● **Text shown**
=======
February 17, 2021 Single Round Match 799 Editorials

CoolPairsEasy

Just iterate over all pairs (a, b) such that a != b and check whether lastname[a] == firstname[b].

class CoolPairsEasy:
def count(self, firstname, lastname):
N = len(firstname)
for x in range(N):
for y in range(N):
if x != y:
if lastname[x] == firstname[y]:



PlanningTrips

The solution will consist of two steps. First, we will compute the sum of all input numbers. Second, we will find the closest greater-or-equal power of A.

The numbers are huge, but there is a neat trick that will make our life simple. Instead of counting in base 10 (where the numbers are huge and also ugly) we will count everything directly in base A. When written in base A, each of the input numbers is simply a 1 followed by some zeros, and computing the sum of such numbers is much simpler.

We still cannot afford to process or store all digits of these numbers, but we don’t have to. Instead, we will only remember the non-zero digits of the sum. We will use a map to store them. The exponent will be the key into the map, the digit will be the value assigned to the key. For example, the Python dictionary {10: 3, 11: 2} represents the number 3*A^10 + 2*A^11.

We will process the input one number at a time. Each time we add a new number, we increment the corresponding digit in the sum and then we perform carries if needed. (If a digit of the result becomes A, we set it to 0 and increment the next digit instead.)

In the end there are two possible cases. If the sum is exactly a power of A (the only non-zero digit is a 1) the answer is its exponent, otherwise the answer is the next higher exponent.

from collections import defaultdict

def find(a, num):
total = defaultdict(int)
for x in num:
# add the current number to the sum
total[x] += 1
# do the carries if needed
while total[x] == a:
total[x] -= a
total[x+1] += 1
x += 1
biggest = max( x for x in total )
if sum( total[x] for x in total ) == 1:
return biggest
else:
return biggest+1


MapleTreeEasy

Thin subtrees are the same thing as simple paths. Thus, we want to count all subsets of nodes such that their minimal subtree is a simple path. We can do this using dynamic programming.

In general, a path in a rooted tree consists of two parts: a path from X to Y goes upwards until it reaches some node Z and then it goes downwards. (The node Z is the least common ancestor of X and Y.) It is usually a good idea to group paths by Z when we need to count them or process them somehow.

To be more precise, the paths that have their topmost point at some specific node Z can be classified as follows:

1. Paths that begin at Z and only go downwards. (This includes the trivial path that only contains Z.)
2. Paths that consist of two non-empty parts, each going downwards from Z.
=======
Write out the passage from the Single Round Match 799 editorials, from "In the end there" up to and including "total = defaultdict(int)".

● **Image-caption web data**
=======
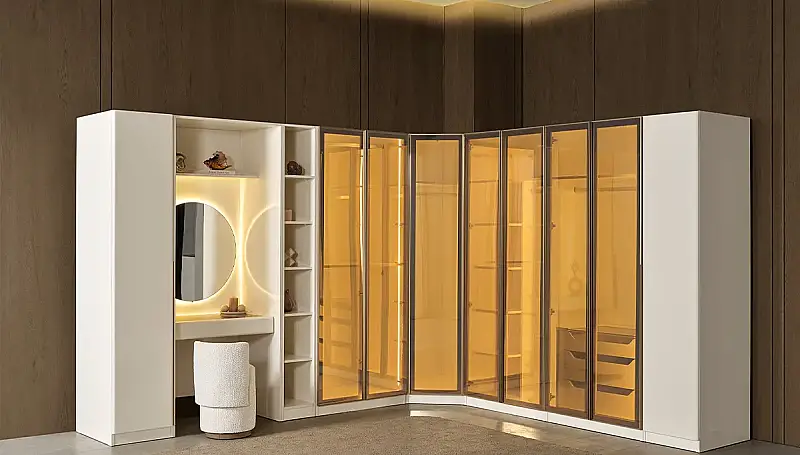 Vieanna Armoire d'angle Moderne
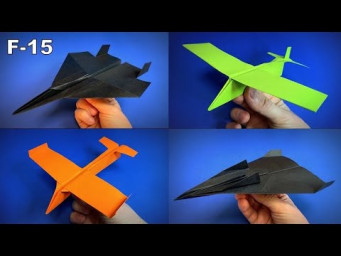 Best 3 Paper Airplanes, Jet Fighter, Glider | How to Make a Paper Airplane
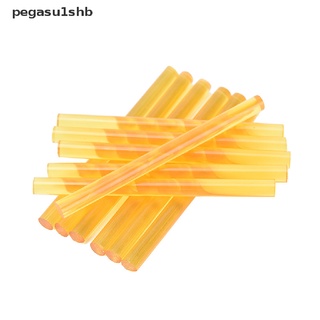pegasu1shb 12 x profesional queratina pegamento palos para extensiones de pelo humano amarillo caliente (8)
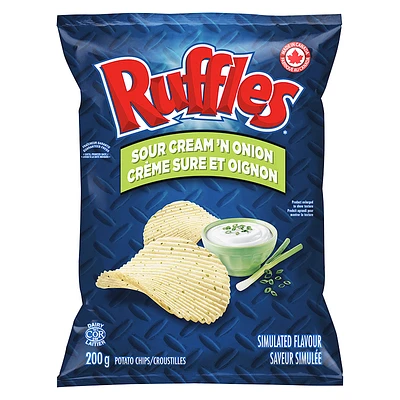 Ruffles Potato Chips - Sour Cream 'N Onion - 200g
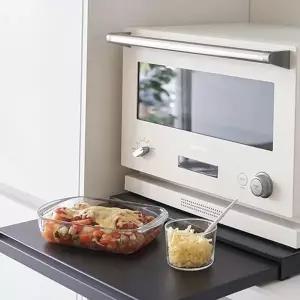 전자 레인지 받침대 확장 오븐 수납 전자 레인지 선반 다이 주방테이블 슬라이딩 공간활용 싱크대 서랍식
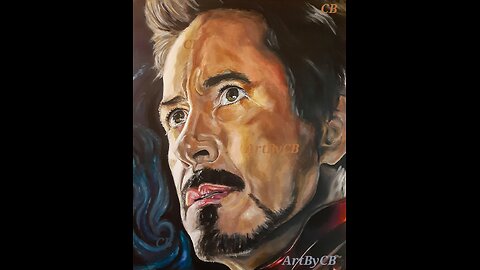 Painting Progression-Tony Stark Ironman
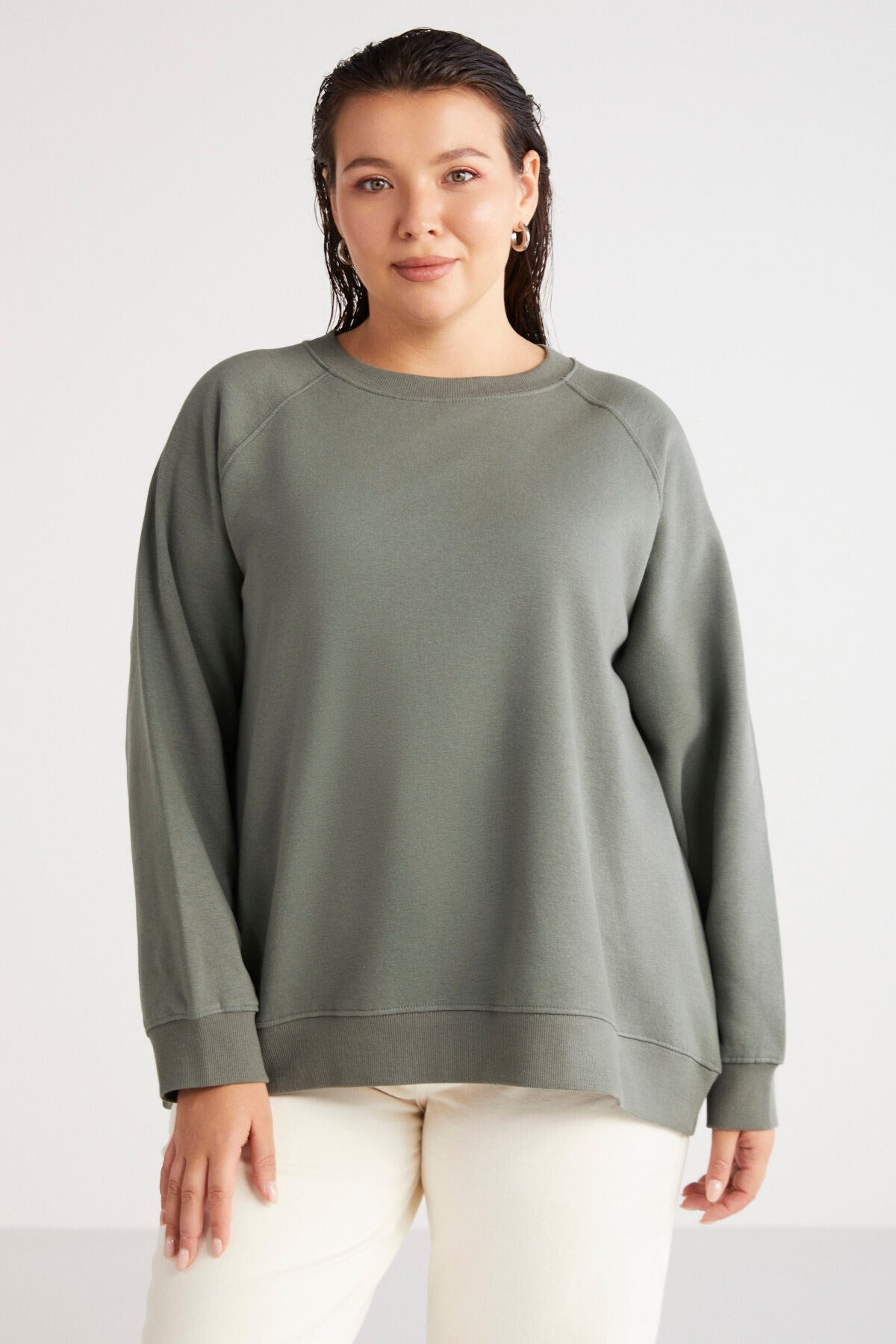 Barborabb Regular Loose Single Plus Size Sweatshirt Barborabb01112023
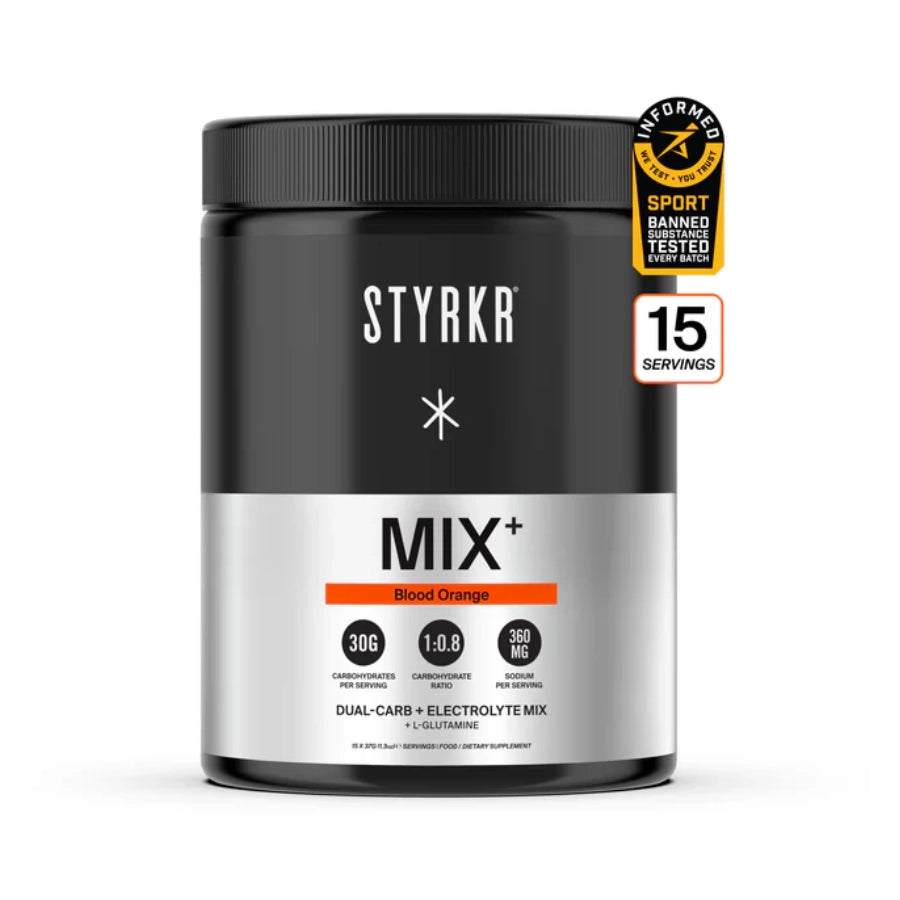 Styrkr MIX + Dual-Carb & Electrolyte Mix - Blood Orange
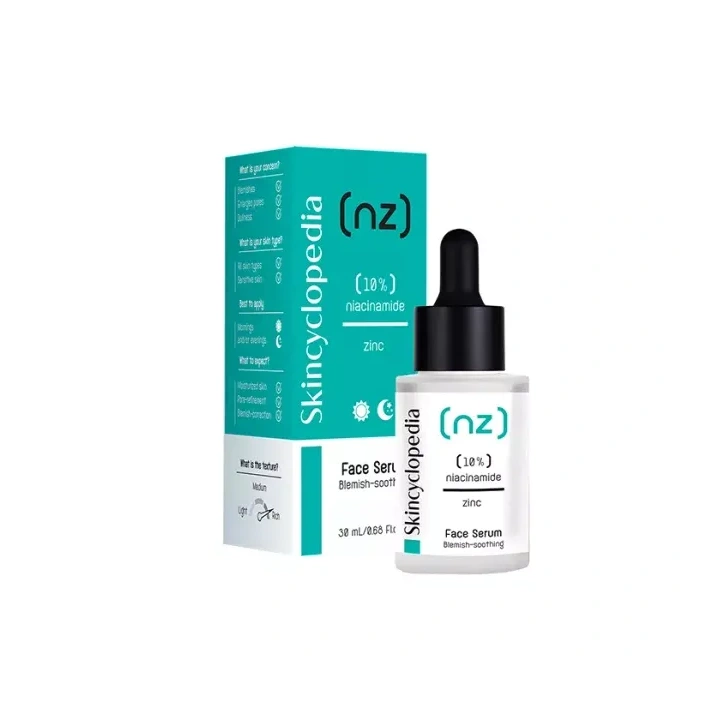SKINCYCLOPEDIA serum do twarzy 10% Niacynamid i 1% Cynk 30ml 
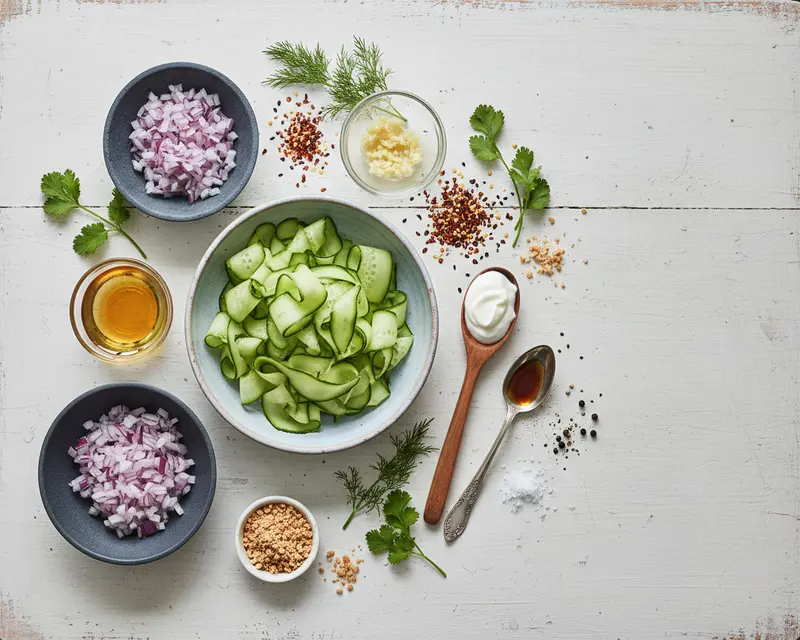 Million Dollar Cucumber Salad Recipe 2 ingredients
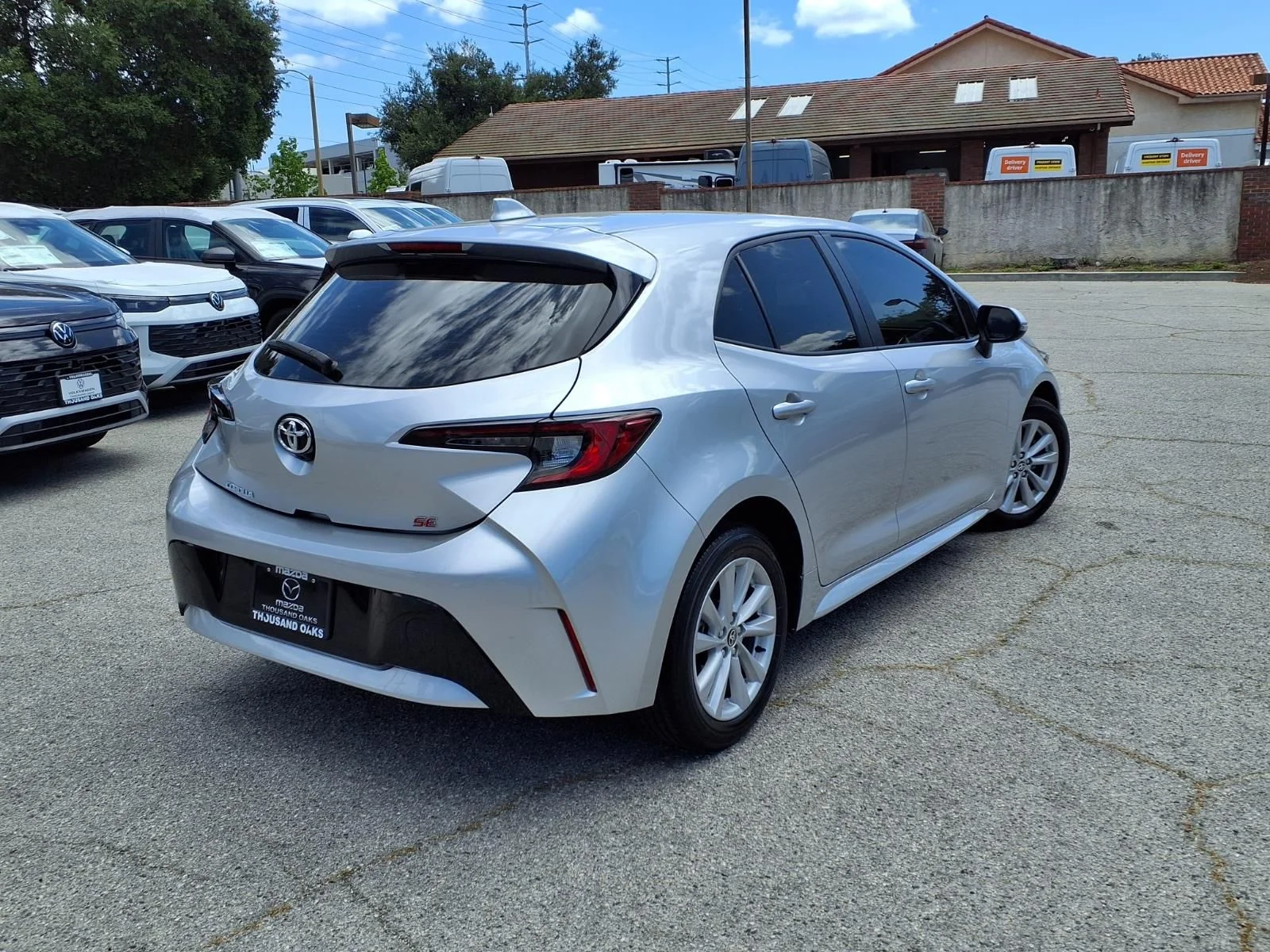Used 2024 Silver Toyota SE image 5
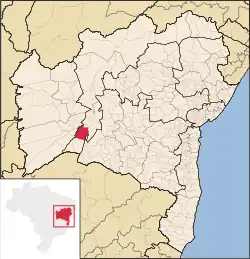 Location of Serra do Ramalho in Bahia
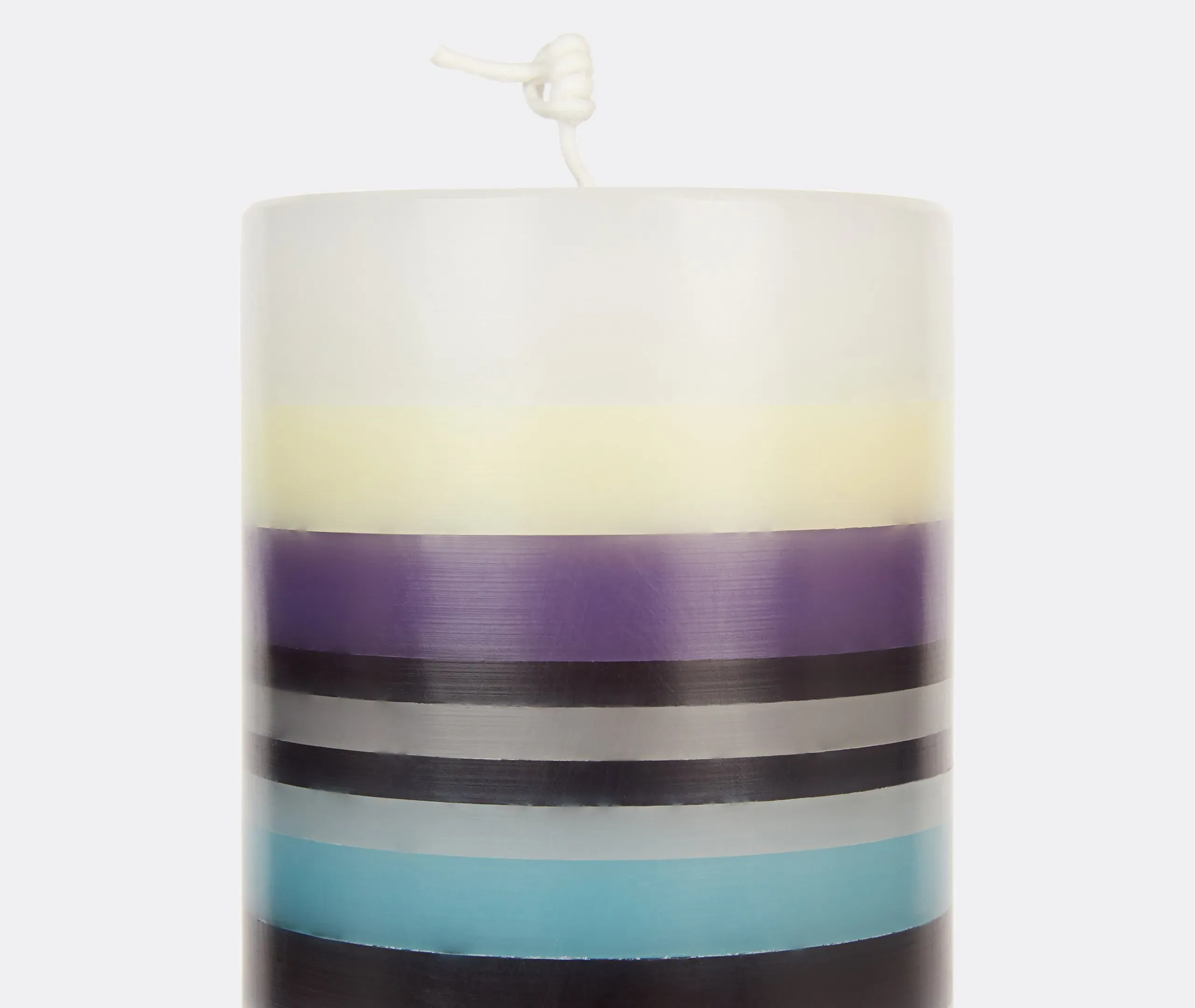 Tall Totem Candle - Red Multicolor, Wax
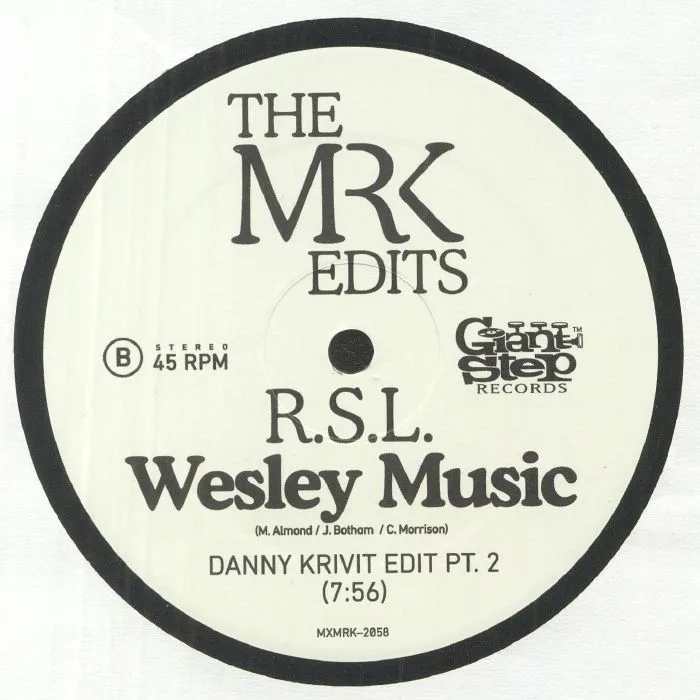 Обратная сторона обложки — RSL — Wesley Music (Danny Krivit edits)
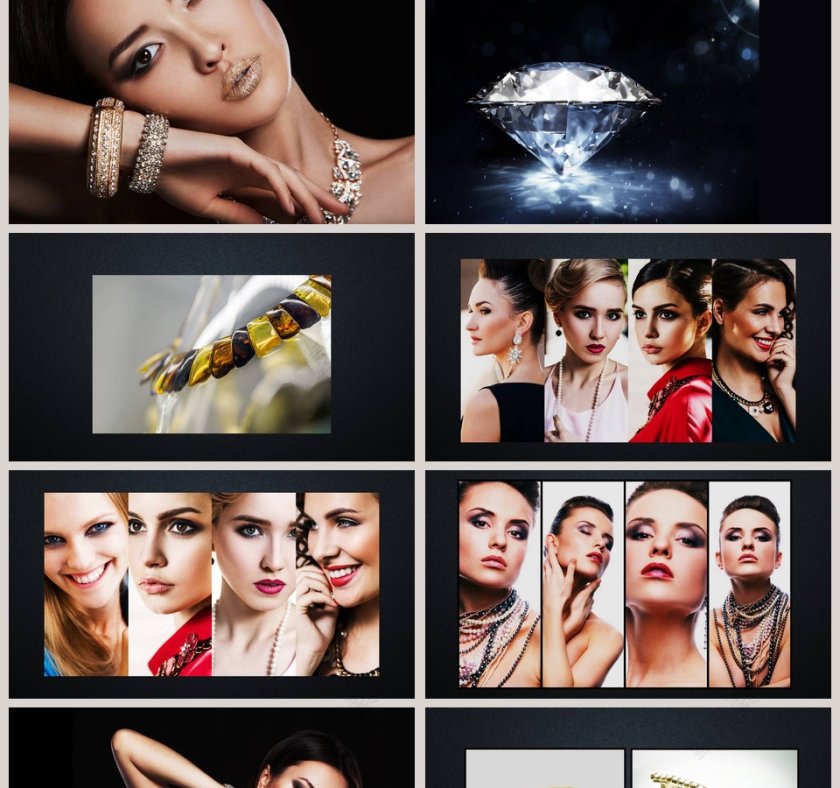 极简黑色风暴珠宝新品发布PPT模板第5张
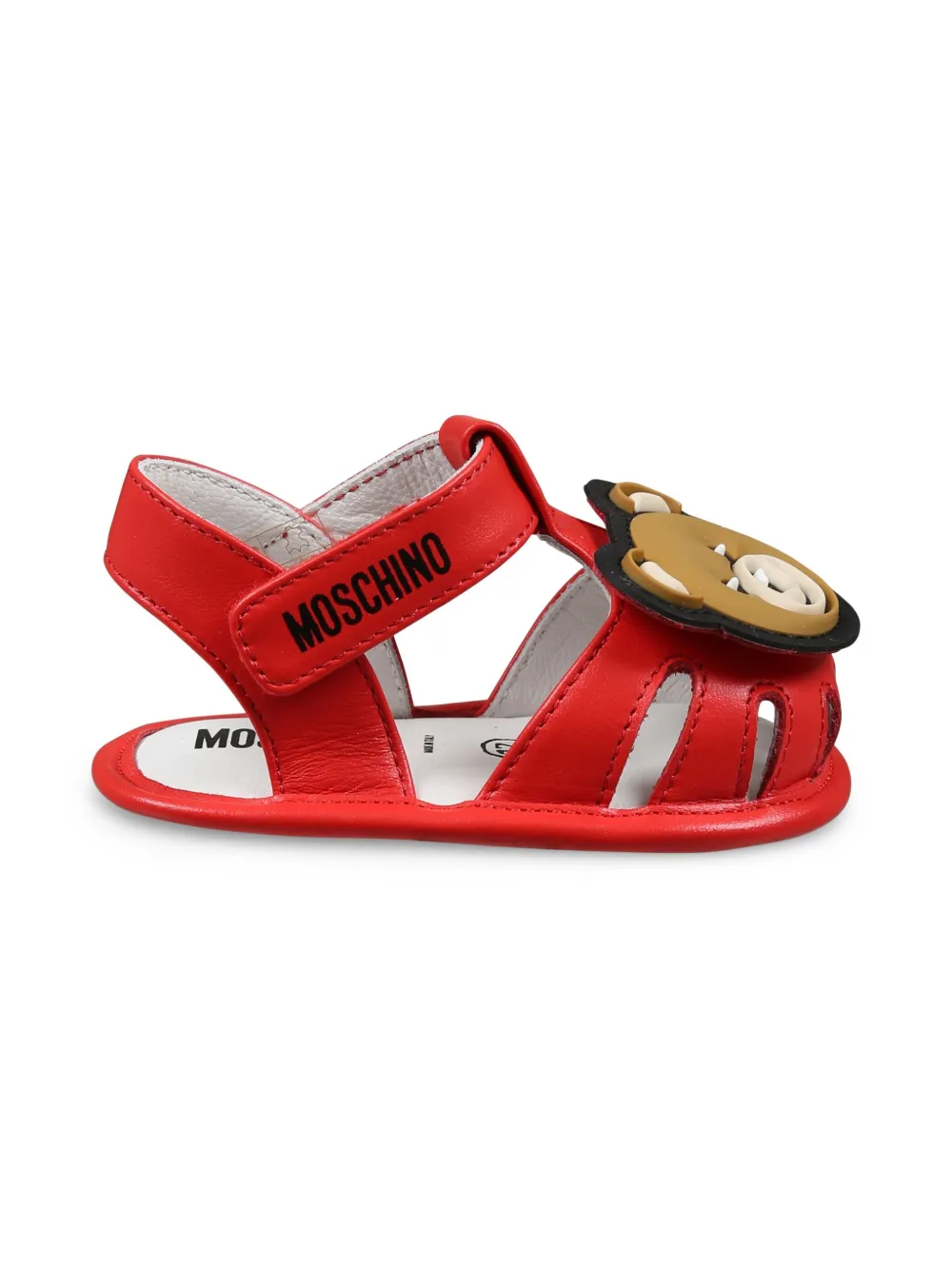 Moschino Kids Sandalen met Teddys Bear applicatie Rood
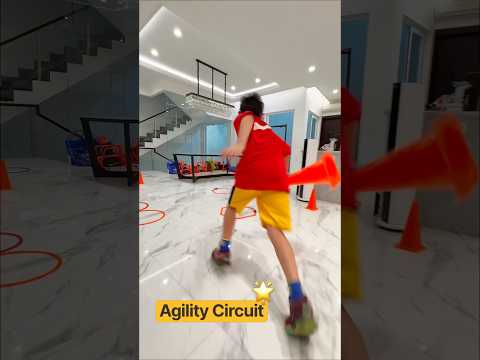 Agility Circuit for Kids to move Faster than Ninjas ⚡️ #shorts #speedandagility #ninja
=======
● **Task response**
In the end there are two possible cases. If the sum is exactly a power of A (the only non-zero digit is a 1) the answer is its exponent, otherwise the answer is the next higher exponent.

from collections import defaultdict

def find(a, num):
total = defaultdict(int)